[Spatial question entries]

# # # #

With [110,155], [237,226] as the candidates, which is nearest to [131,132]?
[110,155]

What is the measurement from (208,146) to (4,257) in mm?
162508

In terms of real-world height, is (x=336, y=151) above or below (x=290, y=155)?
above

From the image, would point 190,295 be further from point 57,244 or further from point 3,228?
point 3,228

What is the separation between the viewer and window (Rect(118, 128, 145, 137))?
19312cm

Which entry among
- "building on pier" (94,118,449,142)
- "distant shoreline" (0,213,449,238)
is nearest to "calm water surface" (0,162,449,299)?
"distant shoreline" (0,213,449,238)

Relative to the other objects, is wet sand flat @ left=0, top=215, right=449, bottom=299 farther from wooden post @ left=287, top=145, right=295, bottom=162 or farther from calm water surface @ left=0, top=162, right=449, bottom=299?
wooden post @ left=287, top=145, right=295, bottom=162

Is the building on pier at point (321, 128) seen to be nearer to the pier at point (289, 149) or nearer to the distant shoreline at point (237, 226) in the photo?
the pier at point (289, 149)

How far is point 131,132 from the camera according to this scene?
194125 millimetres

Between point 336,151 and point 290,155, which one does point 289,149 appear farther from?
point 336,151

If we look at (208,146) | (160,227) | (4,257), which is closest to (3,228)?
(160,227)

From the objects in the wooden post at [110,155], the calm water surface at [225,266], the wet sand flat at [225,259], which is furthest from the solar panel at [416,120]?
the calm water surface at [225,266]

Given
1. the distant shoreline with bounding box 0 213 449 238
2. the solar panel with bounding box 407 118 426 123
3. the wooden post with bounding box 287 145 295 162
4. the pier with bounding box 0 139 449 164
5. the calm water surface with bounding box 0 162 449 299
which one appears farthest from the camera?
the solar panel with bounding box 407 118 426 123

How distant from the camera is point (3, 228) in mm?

# # # #

Task requirements
Change every occurrence of "camera" to "observer" throughout all of the entries above, and leave everything else as it is.

Written response
With [110,155], [237,226] as the candidates, which is nearest to [131,132]?
[110,155]

What is the measurement from (208,146) to (4,257) in mm?
162508

In terms of real-world height, is (x=336, y=151) above or below (x=290, y=155)?
above

From the image, would point 190,295 be further from point 57,244 or further from point 3,228?
point 3,228

What is the separation between the viewer and window (Rect(118, 128, 145, 137))?
19312cm

Which entry among
- "building on pier" (94,118,449,142)
- "distant shoreline" (0,213,449,238)
is nearest to "calm water surface" (0,162,449,299)?
"distant shoreline" (0,213,449,238)

Relative to the other objects, is wet sand flat @ left=0, top=215, right=449, bottom=299 farther from wooden post @ left=287, top=145, right=295, bottom=162 or farther from calm water surface @ left=0, top=162, right=449, bottom=299?
wooden post @ left=287, top=145, right=295, bottom=162

Is the building on pier at point (321, 128) seen to be nearer to the pier at point (289, 149) or nearer to the distant shoreline at point (237, 226) in the photo?
the pier at point (289, 149)

How far is point 131,132 from the observer according to this scene?
194125 millimetres

Between point 336,151 and point 290,155, which one does point 289,149 appear farther from?
point 336,151

If we look at (208,146) | (160,227) | (4,257), which is closest to (3,228)?
(160,227)

From the objects in the wooden post at [110,155], the calm water surface at [225,266], the wet sand flat at [225,259], which is furthest from the solar panel at [416,120]?
the calm water surface at [225,266]

Given
1. the distant shoreline with bounding box 0 213 449 238
2. the solar panel with bounding box 407 118 426 123
3. the wooden post with bounding box 287 145 295 162
4. the pier with bounding box 0 139 449 164
5. the calm water surface with bounding box 0 162 449 299
which one appears farthest from the observer?
the solar panel with bounding box 407 118 426 123

How distant from the observer is point (3, 228) in mm?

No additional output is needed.